[THE EXERCISE]:
Starting at the line with "Is point (131, 58)" and stopping at the final line, retype the data below exactly; do not carry over any pictures.

════════════════

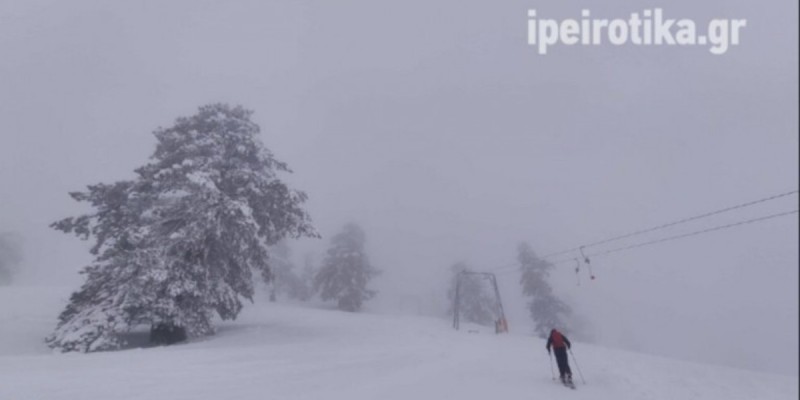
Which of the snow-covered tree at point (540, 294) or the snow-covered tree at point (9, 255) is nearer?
the snow-covered tree at point (540, 294)

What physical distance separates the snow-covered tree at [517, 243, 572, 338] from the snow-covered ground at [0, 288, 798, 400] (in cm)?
2080

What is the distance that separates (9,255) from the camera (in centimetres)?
4788

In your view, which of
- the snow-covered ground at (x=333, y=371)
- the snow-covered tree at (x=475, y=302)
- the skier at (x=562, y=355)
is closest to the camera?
the snow-covered ground at (x=333, y=371)

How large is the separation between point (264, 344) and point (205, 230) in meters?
5.40

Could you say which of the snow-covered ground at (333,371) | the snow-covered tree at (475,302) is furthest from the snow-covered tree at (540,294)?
the snow-covered ground at (333,371)

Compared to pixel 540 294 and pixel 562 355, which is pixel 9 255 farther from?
pixel 562 355

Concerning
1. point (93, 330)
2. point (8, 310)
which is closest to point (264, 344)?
point (93, 330)

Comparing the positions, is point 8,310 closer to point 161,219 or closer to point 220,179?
point 161,219

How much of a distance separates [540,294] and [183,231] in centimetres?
3600

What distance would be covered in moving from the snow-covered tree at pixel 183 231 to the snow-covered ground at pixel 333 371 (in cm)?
175

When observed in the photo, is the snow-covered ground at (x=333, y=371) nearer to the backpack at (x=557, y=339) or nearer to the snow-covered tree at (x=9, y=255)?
the backpack at (x=557, y=339)

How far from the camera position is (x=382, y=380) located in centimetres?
1178

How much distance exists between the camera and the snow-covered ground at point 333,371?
9672 mm

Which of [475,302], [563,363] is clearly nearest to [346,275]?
[475,302]
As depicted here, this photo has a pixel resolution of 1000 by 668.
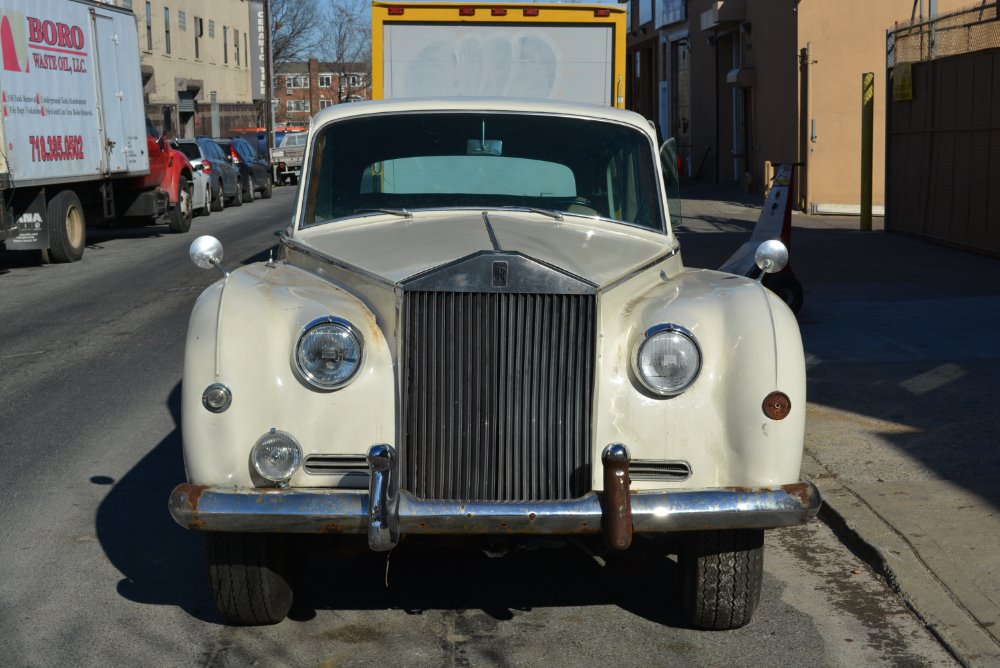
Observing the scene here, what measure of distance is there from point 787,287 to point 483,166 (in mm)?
5687

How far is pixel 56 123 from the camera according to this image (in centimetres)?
1781

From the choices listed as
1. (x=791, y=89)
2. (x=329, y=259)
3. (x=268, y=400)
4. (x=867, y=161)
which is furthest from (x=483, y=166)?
(x=791, y=89)

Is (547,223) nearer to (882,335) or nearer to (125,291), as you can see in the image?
(882,335)

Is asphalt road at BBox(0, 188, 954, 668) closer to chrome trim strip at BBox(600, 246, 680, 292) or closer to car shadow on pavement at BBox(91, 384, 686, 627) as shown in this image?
car shadow on pavement at BBox(91, 384, 686, 627)

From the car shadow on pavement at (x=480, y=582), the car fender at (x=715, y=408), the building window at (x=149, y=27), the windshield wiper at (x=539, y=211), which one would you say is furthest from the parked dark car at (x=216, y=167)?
the car fender at (x=715, y=408)

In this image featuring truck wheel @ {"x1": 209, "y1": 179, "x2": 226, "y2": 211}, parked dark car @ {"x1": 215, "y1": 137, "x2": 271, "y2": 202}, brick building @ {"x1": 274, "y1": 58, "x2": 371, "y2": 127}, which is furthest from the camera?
brick building @ {"x1": 274, "y1": 58, "x2": 371, "y2": 127}

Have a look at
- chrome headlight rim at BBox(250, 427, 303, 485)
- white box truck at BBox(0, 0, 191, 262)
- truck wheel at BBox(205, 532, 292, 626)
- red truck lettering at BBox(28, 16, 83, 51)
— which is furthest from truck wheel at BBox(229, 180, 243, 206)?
chrome headlight rim at BBox(250, 427, 303, 485)

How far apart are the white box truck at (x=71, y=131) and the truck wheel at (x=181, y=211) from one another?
20 cm

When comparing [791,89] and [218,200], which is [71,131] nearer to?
[218,200]

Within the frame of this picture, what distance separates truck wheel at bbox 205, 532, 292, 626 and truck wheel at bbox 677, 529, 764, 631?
150 centimetres

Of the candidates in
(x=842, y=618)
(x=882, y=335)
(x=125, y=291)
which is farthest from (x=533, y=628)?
(x=125, y=291)

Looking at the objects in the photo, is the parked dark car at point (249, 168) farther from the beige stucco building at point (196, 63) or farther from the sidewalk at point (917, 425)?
the sidewalk at point (917, 425)

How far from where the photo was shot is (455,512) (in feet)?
13.4

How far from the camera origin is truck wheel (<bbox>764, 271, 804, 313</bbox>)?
10.9 m
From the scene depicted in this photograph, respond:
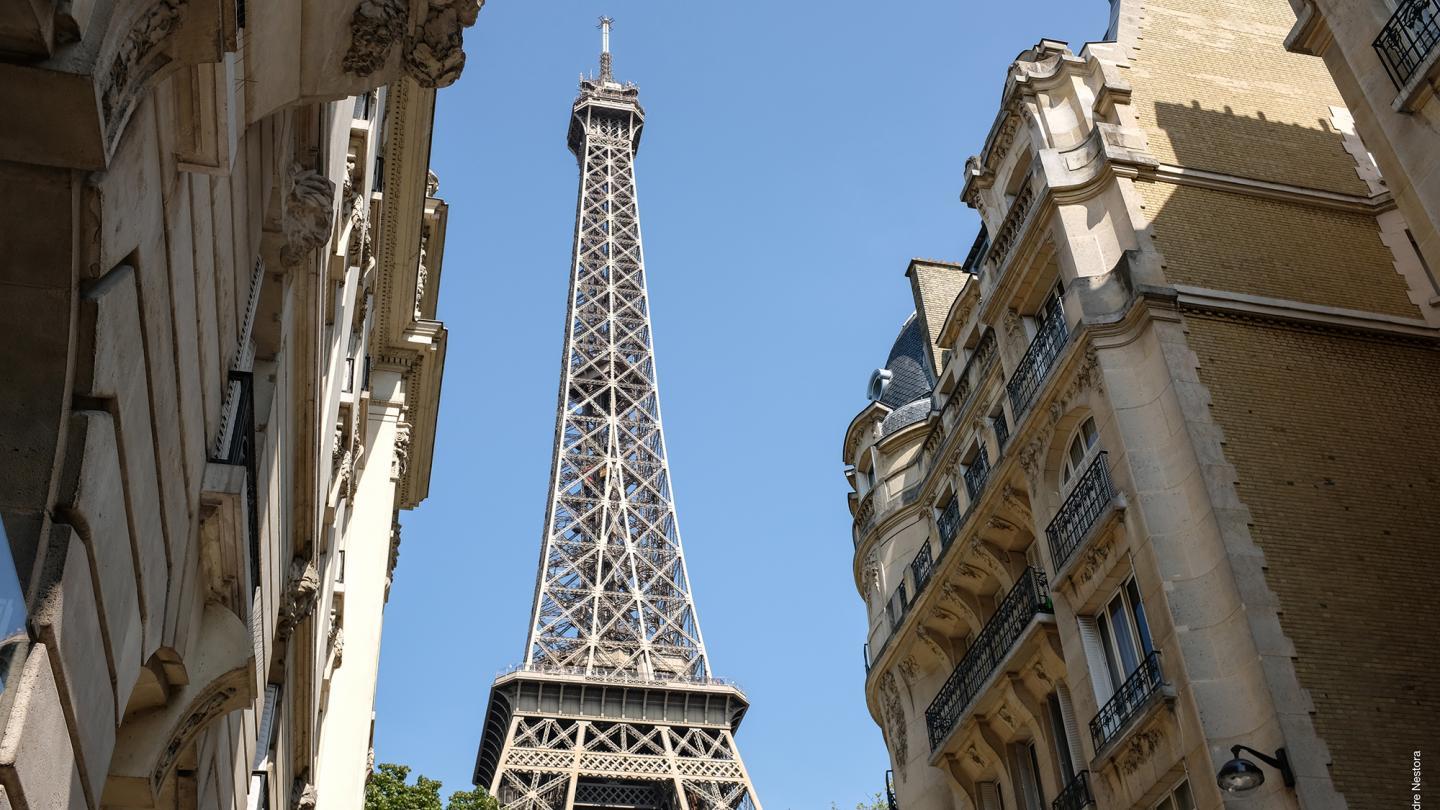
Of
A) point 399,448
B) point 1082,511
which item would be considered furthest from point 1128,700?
point 399,448

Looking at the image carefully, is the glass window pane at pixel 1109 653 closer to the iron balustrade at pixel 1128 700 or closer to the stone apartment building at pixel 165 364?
the iron balustrade at pixel 1128 700

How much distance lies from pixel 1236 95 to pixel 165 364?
66.3ft

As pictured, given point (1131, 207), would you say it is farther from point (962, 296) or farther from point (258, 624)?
point (258, 624)

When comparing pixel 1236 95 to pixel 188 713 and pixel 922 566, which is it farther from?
pixel 188 713

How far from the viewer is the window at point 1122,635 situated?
16750 mm

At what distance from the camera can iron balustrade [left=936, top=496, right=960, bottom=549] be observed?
77.6 feet

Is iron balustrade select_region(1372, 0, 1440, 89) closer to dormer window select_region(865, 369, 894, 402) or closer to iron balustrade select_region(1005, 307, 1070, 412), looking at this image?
iron balustrade select_region(1005, 307, 1070, 412)

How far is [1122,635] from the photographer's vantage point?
1734 cm

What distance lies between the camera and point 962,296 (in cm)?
2605

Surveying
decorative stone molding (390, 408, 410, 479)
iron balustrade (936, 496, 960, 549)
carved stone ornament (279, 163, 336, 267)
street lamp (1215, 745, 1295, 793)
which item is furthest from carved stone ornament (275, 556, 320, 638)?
iron balustrade (936, 496, 960, 549)


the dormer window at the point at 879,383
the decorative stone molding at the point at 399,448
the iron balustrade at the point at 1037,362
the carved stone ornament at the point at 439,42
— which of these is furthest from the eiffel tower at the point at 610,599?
the carved stone ornament at the point at 439,42

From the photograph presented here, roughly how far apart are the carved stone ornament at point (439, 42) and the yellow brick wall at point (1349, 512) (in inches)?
448

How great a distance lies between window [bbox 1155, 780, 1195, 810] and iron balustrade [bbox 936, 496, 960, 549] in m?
7.89

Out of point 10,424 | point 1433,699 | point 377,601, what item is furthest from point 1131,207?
point 10,424
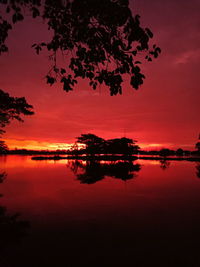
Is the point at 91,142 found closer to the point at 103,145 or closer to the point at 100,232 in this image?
the point at 103,145

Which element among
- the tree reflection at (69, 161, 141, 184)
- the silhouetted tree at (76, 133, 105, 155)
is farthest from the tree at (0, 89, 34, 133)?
the silhouetted tree at (76, 133, 105, 155)

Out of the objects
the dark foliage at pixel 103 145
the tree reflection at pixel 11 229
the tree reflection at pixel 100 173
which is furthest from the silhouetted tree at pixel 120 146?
the tree reflection at pixel 11 229

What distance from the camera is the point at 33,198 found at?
1210 centimetres

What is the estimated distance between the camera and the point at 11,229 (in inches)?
267

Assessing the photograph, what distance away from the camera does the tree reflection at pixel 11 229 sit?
19.3 ft

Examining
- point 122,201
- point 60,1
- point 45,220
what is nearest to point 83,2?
point 60,1

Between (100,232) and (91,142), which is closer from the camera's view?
(100,232)

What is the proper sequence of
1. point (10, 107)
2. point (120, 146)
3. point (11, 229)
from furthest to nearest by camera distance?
point (120, 146), point (10, 107), point (11, 229)

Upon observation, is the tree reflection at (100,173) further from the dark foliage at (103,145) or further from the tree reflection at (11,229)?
the dark foliage at (103,145)

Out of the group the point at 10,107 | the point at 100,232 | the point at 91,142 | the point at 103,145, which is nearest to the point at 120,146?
the point at 103,145

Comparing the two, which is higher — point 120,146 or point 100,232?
point 120,146

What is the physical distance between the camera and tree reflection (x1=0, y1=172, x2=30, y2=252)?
19.3ft

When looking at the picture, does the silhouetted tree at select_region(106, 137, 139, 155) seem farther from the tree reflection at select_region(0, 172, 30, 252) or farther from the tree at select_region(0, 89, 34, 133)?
the tree reflection at select_region(0, 172, 30, 252)

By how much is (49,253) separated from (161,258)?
3018 mm
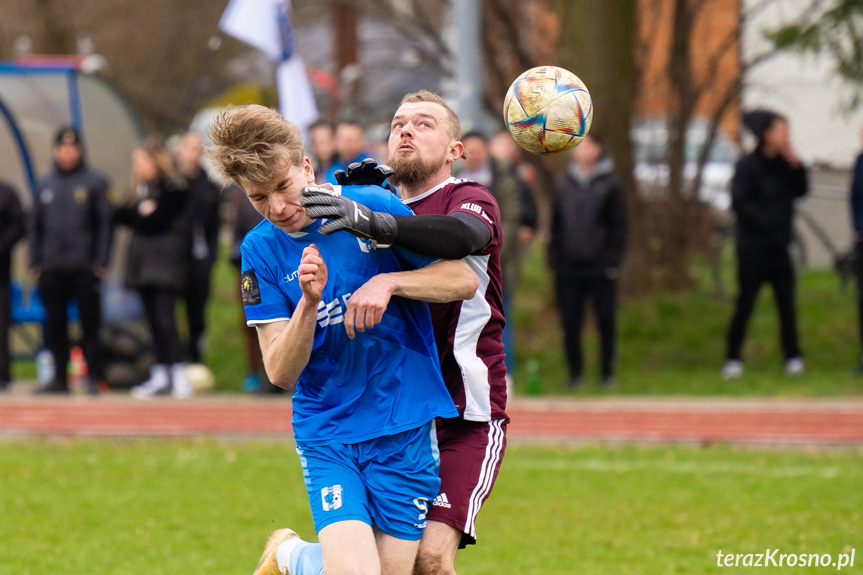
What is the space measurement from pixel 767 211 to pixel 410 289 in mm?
8565

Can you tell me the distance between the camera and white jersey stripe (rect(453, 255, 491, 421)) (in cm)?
458

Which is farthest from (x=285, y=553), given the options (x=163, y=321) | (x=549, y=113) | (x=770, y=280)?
(x=770, y=280)

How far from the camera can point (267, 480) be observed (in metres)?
8.45

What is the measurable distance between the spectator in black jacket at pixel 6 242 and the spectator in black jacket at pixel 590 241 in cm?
552

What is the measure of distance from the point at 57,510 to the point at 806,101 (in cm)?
1184

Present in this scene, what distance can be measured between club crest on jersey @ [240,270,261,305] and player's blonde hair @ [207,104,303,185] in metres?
0.37

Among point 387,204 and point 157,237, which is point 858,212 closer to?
point 157,237

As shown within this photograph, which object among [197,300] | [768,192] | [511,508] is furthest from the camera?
[197,300]

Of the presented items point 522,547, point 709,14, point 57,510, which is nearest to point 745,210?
point 709,14

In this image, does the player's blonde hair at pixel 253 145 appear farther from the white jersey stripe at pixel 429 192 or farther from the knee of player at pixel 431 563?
the knee of player at pixel 431 563

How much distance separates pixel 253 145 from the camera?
13.6 feet

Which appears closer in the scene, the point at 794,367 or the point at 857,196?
the point at 857,196

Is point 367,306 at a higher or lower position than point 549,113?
lower

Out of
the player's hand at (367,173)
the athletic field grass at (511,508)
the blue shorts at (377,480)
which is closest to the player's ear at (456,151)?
the player's hand at (367,173)
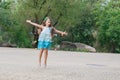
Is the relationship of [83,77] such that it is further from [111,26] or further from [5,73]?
[111,26]

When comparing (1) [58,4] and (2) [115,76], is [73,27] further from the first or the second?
(2) [115,76]

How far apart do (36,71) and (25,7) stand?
24.1 m

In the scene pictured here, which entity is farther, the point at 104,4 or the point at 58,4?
the point at 104,4

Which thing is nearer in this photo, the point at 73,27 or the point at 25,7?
the point at 25,7

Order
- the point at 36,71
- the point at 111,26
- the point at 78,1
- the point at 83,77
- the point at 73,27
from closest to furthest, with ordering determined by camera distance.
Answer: the point at 83,77
the point at 36,71
the point at 111,26
the point at 78,1
the point at 73,27

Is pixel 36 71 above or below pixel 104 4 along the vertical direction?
below

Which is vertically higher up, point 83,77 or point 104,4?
point 104,4

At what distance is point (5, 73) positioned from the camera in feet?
39.3

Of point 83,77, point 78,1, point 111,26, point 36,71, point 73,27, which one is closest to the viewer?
point 83,77

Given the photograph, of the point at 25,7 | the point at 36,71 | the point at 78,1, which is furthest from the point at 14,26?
the point at 36,71

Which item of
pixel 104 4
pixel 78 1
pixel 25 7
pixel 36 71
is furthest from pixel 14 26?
pixel 36 71

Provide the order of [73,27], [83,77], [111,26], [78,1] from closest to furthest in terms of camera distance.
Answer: [83,77] < [111,26] < [78,1] < [73,27]

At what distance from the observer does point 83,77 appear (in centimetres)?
1159

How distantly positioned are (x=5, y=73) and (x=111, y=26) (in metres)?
24.4
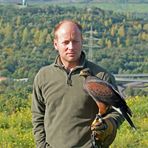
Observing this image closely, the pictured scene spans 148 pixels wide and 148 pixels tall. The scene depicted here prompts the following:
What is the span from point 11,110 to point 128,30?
42.5 meters

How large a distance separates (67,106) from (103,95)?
1.04 ft

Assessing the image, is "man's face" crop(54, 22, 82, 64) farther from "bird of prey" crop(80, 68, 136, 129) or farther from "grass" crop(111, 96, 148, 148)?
"grass" crop(111, 96, 148, 148)

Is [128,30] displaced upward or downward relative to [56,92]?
downward

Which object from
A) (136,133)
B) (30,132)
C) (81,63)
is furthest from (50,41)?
(81,63)

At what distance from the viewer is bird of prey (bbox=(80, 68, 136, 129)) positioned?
10.4 ft

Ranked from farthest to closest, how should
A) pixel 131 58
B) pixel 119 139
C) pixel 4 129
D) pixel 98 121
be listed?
pixel 131 58 < pixel 4 129 < pixel 119 139 < pixel 98 121

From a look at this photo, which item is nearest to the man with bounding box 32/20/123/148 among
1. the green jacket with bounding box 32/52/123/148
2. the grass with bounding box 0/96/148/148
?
the green jacket with bounding box 32/52/123/148

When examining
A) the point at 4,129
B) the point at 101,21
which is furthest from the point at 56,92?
the point at 101,21

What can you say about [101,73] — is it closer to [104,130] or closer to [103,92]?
[103,92]

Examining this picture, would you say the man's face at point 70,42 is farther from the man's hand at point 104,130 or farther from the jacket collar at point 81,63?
the man's hand at point 104,130

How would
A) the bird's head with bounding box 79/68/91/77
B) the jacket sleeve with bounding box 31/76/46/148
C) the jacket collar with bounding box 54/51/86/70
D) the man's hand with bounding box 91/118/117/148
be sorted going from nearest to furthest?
the man's hand with bounding box 91/118/117/148, the bird's head with bounding box 79/68/91/77, the jacket collar with bounding box 54/51/86/70, the jacket sleeve with bounding box 31/76/46/148

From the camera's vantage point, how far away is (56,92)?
3.45m

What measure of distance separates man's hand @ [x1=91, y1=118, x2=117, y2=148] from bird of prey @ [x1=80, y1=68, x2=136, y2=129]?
0.12 ft

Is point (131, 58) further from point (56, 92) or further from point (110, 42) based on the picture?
point (56, 92)
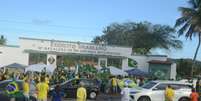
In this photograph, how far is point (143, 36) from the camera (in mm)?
74812

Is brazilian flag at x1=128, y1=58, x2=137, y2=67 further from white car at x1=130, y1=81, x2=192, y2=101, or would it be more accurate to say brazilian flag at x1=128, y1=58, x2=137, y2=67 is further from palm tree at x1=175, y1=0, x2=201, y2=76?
white car at x1=130, y1=81, x2=192, y2=101

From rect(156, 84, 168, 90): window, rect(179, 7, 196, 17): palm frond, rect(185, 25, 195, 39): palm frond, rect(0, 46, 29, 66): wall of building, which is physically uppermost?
rect(179, 7, 196, 17): palm frond

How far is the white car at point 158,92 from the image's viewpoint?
1129 inches

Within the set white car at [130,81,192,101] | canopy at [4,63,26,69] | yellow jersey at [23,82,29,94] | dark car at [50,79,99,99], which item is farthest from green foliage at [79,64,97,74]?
yellow jersey at [23,82,29,94]

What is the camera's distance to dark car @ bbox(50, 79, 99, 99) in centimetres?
3275

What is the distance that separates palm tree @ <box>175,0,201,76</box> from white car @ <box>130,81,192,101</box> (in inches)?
852

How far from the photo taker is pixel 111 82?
39906 millimetres

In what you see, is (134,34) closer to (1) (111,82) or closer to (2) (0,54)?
(2) (0,54)

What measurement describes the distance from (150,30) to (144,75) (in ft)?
85.7

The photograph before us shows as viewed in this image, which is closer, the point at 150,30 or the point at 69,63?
the point at 69,63

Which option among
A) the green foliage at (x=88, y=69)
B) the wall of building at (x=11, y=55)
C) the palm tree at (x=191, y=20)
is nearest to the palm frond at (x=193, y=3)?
the palm tree at (x=191, y=20)

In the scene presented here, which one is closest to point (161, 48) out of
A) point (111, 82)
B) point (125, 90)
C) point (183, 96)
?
point (111, 82)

════════════════

[TASK ANSWER]:
Is point (131, 58) further from point (56, 92) or further from point (110, 42) based on the picture?
point (56, 92)
In this photograph, how far is point (143, 36) from the camera (in mm)?
74812

Is brazilian flag at x1=128, y1=58, x2=137, y2=67 further from white car at x1=130, y1=81, x2=192, y2=101, or would it be more accurate to say brazilian flag at x1=128, y1=58, x2=137, y2=67 is further from palm tree at x1=175, y1=0, x2=201, y2=76?
white car at x1=130, y1=81, x2=192, y2=101

From rect(156, 84, 168, 90): window, rect(179, 7, 196, 17): palm frond, rect(185, 25, 195, 39): palm frond, rect(0, 46, 29, 66): wall of building, which is physically uppermost?
rect(179, 7, 196, 17): palm frond

How far is the white car at point 158,92 from the image's viewpoint?
1129 inches

Within the set white car at [130,81,192,101] | canopy at [4,63,26,69] | yellow jersey at [23,82,29,94] | dark car at [50,79,99,99], which item is farthest from green foliage at [79,64,97,74]?
yellow jersey at [23,82,29,94]

What is the camera's distance to dark car @ bbox(50, 79, 99, 99) in centimetres?
3275

What is the distance that separates palm tree @ <box>175,0,201,76</box> from white car @ <box>130,81,192,101</box> (in inches)?
852

How far from the photo taker is pixel 111 82?
39906 millimetres

In what you see, is (134,34) closer to (1) (111,82) or closer to (2) (0,54)?
(2) (0,54)

What measurement describes the distance from (150,30) to (144,75) (in ft)?
85.7

The photograph before us shows as viewed in this image, which is closer, the point at 150,30 or the point at 69,63?
the point at 69,63

Which option among
A) the green foliage at (x=88, y=69)
B) the wall of building at (x=11, y=55)
C) the palm tree at (x=191, y=20)
is nearest to the palm frond at (x=193, y=3)?
the palm tree at (x=191, y=20)

In the scene presented here, which one is closest to point (161, 48) out of
A) point (111, 82)
B) point (125, 90)
C) point (183, 96)
?
point (111, 82)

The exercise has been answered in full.